## Stated exercise
Reproduce everything in the Splunk data ingest guide below from "Splunk Data Ingest" down to "have been warned!!", word for word.

## Document section
------------------------------

Splunk-Data-Ingest-Optimization: A repository from PMJeffery

Splunk Data Ingest Optimization

Read this document in its entirely before proceeding to reduce data ingest. Failing to understand why, when, what and how to reduce data ingest can lead to failed compliance audits, termination of employment, loss of business, legal action, loss of data and Splunk Apps, Reports and Dashboard to not function. You have been warned!!

Learn how to:

Identify what data to reduce
Reduce common data sources coming into Splunk such as Windows Event Logs, Linux Events, Network Syslog
Methods for reducing data by turning on/off inputs and programmatically
Validate that reduction is happening
Setting better retention policies for Indexes

Precautions:

Removing data prior to ingestion will raise eyebrows and increase blood pressure with compliance auditors and has a very high potential to fail compliance audits.
Document all data removal reasons. Include the data source, reason for removal and have official signatures by accountable stakeholders.

NOTIONAL EXAMPLE

Title: Remove Google DNS traffic from firewall syslog.
Data Source(s): Cisco ASA Firewall Traffic Syslog
Remove: dest_port=53, dest_ip=8.8.8.8, dest_ip=8.8.4.4, dest_ip=8.4.4.4 firewall syslog events.
Reason: These are benign, normal firewall events, high volume, requires large amounts of storage and not required for Security use cases
Risk(s): DNS queries to Google DNS servers to malicious sites/services may still occur. DNS Server logs are being ingested to Splunk to ensure proper monitoring, reporting and alerting
Signatures: <insert Employee names, email addresses and date of signatures>

Present Document to Auditor ASAP for transparency and integrity purposes. Less "WTFs" from Auditors during the audit, the better.

Reasons for Data Reduction

Why keep data events that are not REQUIRED or only ingest data that is REQUIRED
Storing unneeded data events increases storage amounts, TCO.
Save on Splunk Licensing to ingest more meaningful and important data sources.

"Best" Practices

Ingest ALL events into Splunk first, then determine which events can safely be removed after carefully vetting.
Splunk UF using the Splunk Add-on for Windows (Splunk_TA_Windows), by default will ingest all historical Application, Security and System Event Logs that currently reside on the Windows Host. (see https://github.com/PMJeffery/splunk4windows for pre-configured inputs)
Splunk UF using the Splunk Add-on for *nix (Splunk_TA_Nix), by default will ingest all historical log files in various folders when enabled that currently reside on the *nix Host.
Firewall syslog is a LIVE data stream, so it would be smart to ingest at least 1 week's worth of syslog before deciding what to remove.

Methodologies for Determining what Data Events are Required or Necessary

1. Validate inputs.conf enabled settings #1 cause for exessive data ingest is data inputs that are enabled that shouldn't be - so do this first!! * Review inputs.conf to see what data is being pushed to Splunk. * Be absolutely sure the inputs are enabled/disabled as required or needed * Splunk Source Types can be split during ingestion, so verify by looking at the props.conf. This is common for network syslog and API inputs.

------------------------------

## Provided material
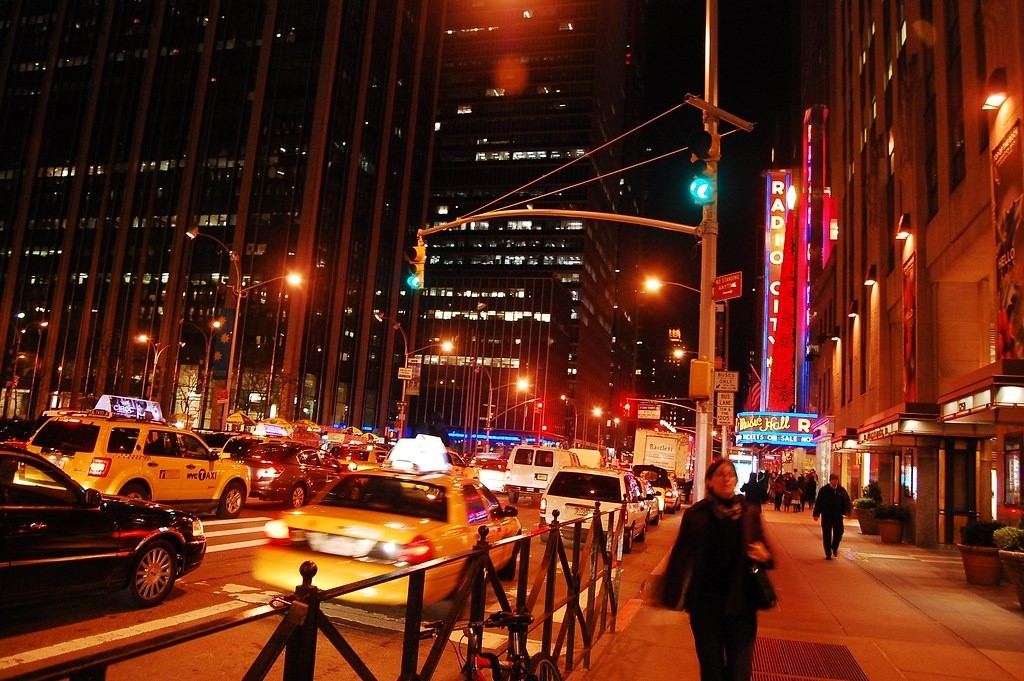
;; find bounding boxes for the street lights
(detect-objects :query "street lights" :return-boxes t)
[374,313,452,440]
[140,335,186,401]
[674,350,726,457]
[647,280,728,457]
[186,226,301,431]
[561,395,601,448]
[474,364,527,453]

------------------------------

## Expected answer
Splunk Data Ingest Optimization

Read this document in its entirely before proceeding to reduce data ingest. Failing to understand why, when, what and how to reduce data ingest can lead to failed compliance audits, termination of employment, loss of business, legal action, loss of data and Splunk Apps, Reports and Dashboard to not function. You have been warned!!